Temps de lecture: 5 mins. Par Max.

Pour de nombreux membres de la génération X, devenir manager était un objectif de carrière à part entière. Devenir manager, à travers la montée en hiérarchie et en responsabilités, était et est toujours considéré comme un accomplissement social.

Depuis, le monde du travail a évolué. Nos façons de collaborer et d’interagir les uns avec les autres sont différentes de ce qu’a vécu la génération des baby-boomers: nouvelles technologies permettant une communication instantanée, contexte économique et social favorisant le turnover en opposition au modèle classique des années 70 et de "l'ingénieur-maison", qui évoluait toute sa carrière dans la même structure.

Avec ces changements de paradigmes, nous pourrions nous demander si les aspirations des jeunes actifs suisses actuels sont différentes de celles de leurs aînés.

Dans notre étude YPAI, nous avons constaté que les 3 critères les plus importants pour la sélection d’un employeur chez les jeunes professionnels d'aujourd’hui étaient, 1) l’environnement de travail et les collègues sympathiques (66%), 2) la montée en compétences et le développement personnel (62%), et 3) le salaire et les bénéfices (59%).

critères de choix de l'employeur

Suite à ce constat, nous avons voulu creuser un peu et nous demander pourquoi ces critères étaient favorisés par rapport aux autres. Est-il toujours aussi attirant de gérer une équipe et de monter en leadership pour un jeune professionnel?

Dans cet article, nous vous proposons d'observer les résultats concernant ce point en particulier et nous questionner sur l'importance du gain de compétence en entreprise, afin d'optimiser l'attractivité de vos annonces et phases de recrutement destinées aux jeunes professionnels suisses romands.
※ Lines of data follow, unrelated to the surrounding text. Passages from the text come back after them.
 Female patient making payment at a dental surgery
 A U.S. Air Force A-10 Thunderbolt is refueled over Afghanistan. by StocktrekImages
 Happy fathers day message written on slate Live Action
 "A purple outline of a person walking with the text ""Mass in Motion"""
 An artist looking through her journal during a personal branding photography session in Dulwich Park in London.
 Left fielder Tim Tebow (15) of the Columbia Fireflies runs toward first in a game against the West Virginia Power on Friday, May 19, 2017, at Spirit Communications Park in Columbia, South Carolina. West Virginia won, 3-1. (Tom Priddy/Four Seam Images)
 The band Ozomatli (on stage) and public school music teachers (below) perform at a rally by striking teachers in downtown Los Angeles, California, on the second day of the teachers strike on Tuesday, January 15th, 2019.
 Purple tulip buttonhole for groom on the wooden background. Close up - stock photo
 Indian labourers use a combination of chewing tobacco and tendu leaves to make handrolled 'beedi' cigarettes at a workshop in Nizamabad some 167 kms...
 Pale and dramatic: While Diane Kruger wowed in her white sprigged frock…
Télécharger votre copie du YPAI ici

Qu’est-ce que la montée en compétences?

Si la montée en management est facile à entrevoir, voici comment pourrait être définie la montée en compétences: l'acquisition de connaissances ou de savoir-faire en lien avec le poste occupé par le collaborateur, dans le but d'optimiser son autonomie et sa performance dans l'équipe et l'entreprise.
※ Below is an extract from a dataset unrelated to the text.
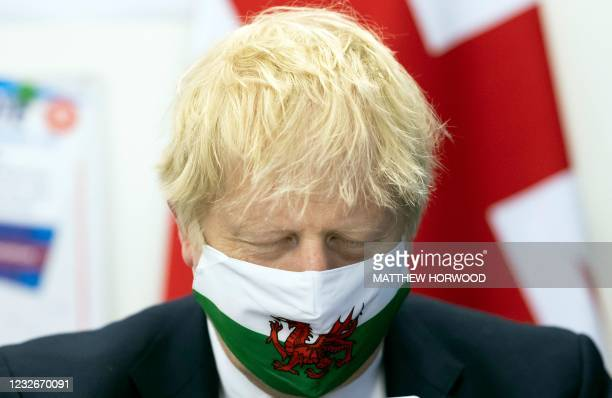 British Prime Minister Boris Johnson wears a Welsh flag face mask holds an ice cream as he visits Marcos cafe in Barry Island during the Senedd...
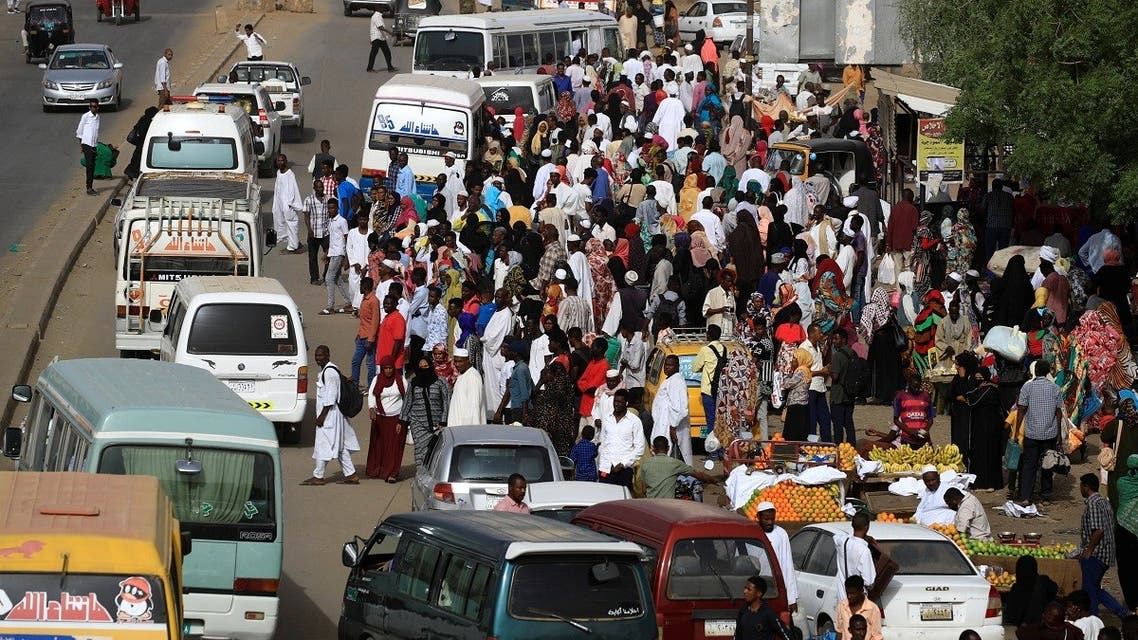 Sudanese residents wait for buses on a street in Khartoum, Sudan, May 4, 2019. (Reuters)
Notons que la montée en compétences et la montée en management composent le critère possibilités d'évolution et de développement qui a été choisi à hauteur de 62% par les jeunes professionnels du YPAI en Suisse romande.

Selon les résultats du YPAI, les jeunes professionnels suisses romands souhaitent se développer comme suit:

Développement jeunes professionnels

Devenir manager est un critère qui n'a été choisi qu'à hauteur de 5%, dénotant que la montée en management n'est pas perçue comme faisant partie du développement et de l'évolution en entreprise.

Les jeunes actifs sont très aux faits de leurs envies sur le plan professionnel et espère trouver chez leur employeur un environnement et des conditions de travail qui les feront évoluer techniquement et intellectuellement, ce qui ne rime pas nécessairement avec le projet de coordonner une équipe.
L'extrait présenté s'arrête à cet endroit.